**PASSAGE PROVIDED**
Using Climate Model Output for Engineering Applications

Collection of Python and R scripts to access and retrieve data from climate model output with an application to updating Intensity-Duration-Frequency (IDF) or Depth-Duration-Frequency curves used in infrastructure design.

What is in this repository?

This repository features a workflow for examining changes in precipitation extremes projected by downscaled climate model output and use these to create future DDF curves. Because downscaled climate simulations have inherited biases and the spatial resolution does not match that of the precipitation records used to create DDF curves, we cannot directly use these simulations to study what will occur in the future at a specific location. There exists several techniques to address this challenge, and in this tool we use the Empirical Quantile Delta Change, in which we investigate changes between historical and future simulations for specific quantiles of the extreme rainfall distribution. These changes or most commonly called, change factors are applied to the point-scale extreme rainfall quantiles, assuming that changes at the native downscaled projections grid will occur at the station scale.

1. You can download climate model data and clip the data to a desired study domain. You must have installed in your computer the Climate Data Operators (CDO) tool. See below for further details.

2. You can extracts time series of a desired variable for a user-specified time period (e.g., 1950 to 2000) and further extracts the partial duration series (PDS), in other words, the largest n independent events in the time series, where n is the number of years in the series. Two events are independent if they are at least m days apart. m can be controlled by the user. The default value is 7 days.

**STATED PROBLEM A**
In the climate model repository description, rewrite the passage starting with "Using Climate Model" and going on through "in infrastructure design.", swapping "Python" for "Julia".
**STATED PROBLEM B**
Which technique does the climate model repository description say the tool uses to address bias and resolution mismatch?
**STATED PROBLEM C**
Pick up the climate model repository description after its final sentence and continue writing it.
The lines after this are separate material, unrelated to the repository description.

**ENTRIES PROVIDED**
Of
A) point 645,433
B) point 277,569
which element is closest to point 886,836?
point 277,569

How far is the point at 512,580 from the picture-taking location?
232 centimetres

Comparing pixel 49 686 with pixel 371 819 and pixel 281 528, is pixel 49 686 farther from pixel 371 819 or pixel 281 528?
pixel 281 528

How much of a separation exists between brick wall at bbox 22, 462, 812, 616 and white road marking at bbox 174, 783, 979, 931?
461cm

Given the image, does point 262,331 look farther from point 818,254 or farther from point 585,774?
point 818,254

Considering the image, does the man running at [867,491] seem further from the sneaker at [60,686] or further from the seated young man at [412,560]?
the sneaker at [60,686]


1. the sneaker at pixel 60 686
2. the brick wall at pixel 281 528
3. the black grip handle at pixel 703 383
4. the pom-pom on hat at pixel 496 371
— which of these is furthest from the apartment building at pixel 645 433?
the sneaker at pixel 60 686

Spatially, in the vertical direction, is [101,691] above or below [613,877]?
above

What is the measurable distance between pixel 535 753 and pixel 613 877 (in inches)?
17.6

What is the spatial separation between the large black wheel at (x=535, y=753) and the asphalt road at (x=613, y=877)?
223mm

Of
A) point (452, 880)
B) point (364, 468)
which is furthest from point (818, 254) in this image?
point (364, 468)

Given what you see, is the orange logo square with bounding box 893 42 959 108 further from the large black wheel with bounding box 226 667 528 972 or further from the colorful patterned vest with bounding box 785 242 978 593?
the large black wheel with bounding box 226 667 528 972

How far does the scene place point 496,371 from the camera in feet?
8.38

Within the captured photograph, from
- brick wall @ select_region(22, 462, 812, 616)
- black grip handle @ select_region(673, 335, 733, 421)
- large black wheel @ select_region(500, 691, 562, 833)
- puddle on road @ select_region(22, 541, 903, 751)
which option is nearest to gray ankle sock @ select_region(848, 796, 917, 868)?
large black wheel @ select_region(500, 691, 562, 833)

**RESPONSE A**
Using Climate Model Output for Engineering Applications

Collection of Julia and R scripts to access and retrieve data from climate model output with an application to updating Intensity-Duration-Frequency (IDF) or Depth-Duration-Frequency curves used in infrastructure design.

**RESPONSE B**
The Empirical Quantile Delta Change.

**RESPONSE C**
3. You can fit a parametric distribution to model PDS. The third component uses the R library extRemes to model the PDS. The extRemes library allows the user to select different extreme value theory distributions and fitting methods to model the PDS. The current setting is set to Generalized Extreme Value (GEV) distribution, which is often used to model extreme events, and the fitting method is set to the Generalized Maximum Likelihood Estimator, described in (Martins and Stedinger, 2000). Besides fitting a GEV model, this component also estimates the return levels for several exceedance probabilities. The default quantiles correspond to the 2-, 5-, 10-, 25-, 50-, and 100-year average recurrence intervals. This will be later adapted to accept user-specified exceedance probabilities.

4. You can estimate change factors (future/historical) between different periods. Once return levels for desired exceedance probabilities have been estimated for both the historical and future simulations in component 3, this component computes the change factor (the ratio between future and historical) for each member of a given downscaled climate model data set. It also gives the option to compute an ensemble statistic over the change factors of each member. The statistic can be controlled by the user, but the default value is set to median. The change factors are stored in CSV and text file format.

5. You can convert the text change factors to raster format. You can also estimate areal change factors by specifiying the polygons (from a shapefile) over to estimate the areal change factor. The method currently relies on the R libraries raster, rmapshaper and exactextractr. The data can be either stored as a shapefile or a geojson file (requires geojsonio library).

Requirements

• Python 3.6+
• R 3.5+
• CDO tools

How to use this repository?

1. Clone this repository, and install dependencies.

   git clone https://github.com/tplopez/future_idf.git
   cd future_idf
   # Python requirements
   pip install -r requirements.txt
   # R requirements
   rscript install_r_packages.r

   We recommend installing Python requirements in a virtual enviroment and specify where to install R packages to prevent conflicting package versions.

   The Climate Data Operators (CDO) (https://code.mpimet.mpg.de/projects/cdo/) tools must also be installed in your computer. For Mac users, you can install the CDO tools via brew. For other systems, please visit the CDO official website for installation guidance.

2. Download and clip netCDF files to a specific domain.

   • Create a text file (e.g., scripts/urls.txt) where each line is a url to download your selected GCM output.
   • Download and clip GCM data to your specific domain (in case it covers a larger domain) ./scripts/download_and_clip.sh /path/to/urls.txt. The default bounding box in the script is -84,-72,36,44 which covers the Ohio River Basin, Virginia and partially covers other states in the surrounding area. If you are interested in a different domain, modify the script accordingly. Running this script will create a climate_data directory under the repository home directory and will download the file to this folder.

3. Extract Partial Duration Series for each grid cell center of the gridded downscaled GCM output.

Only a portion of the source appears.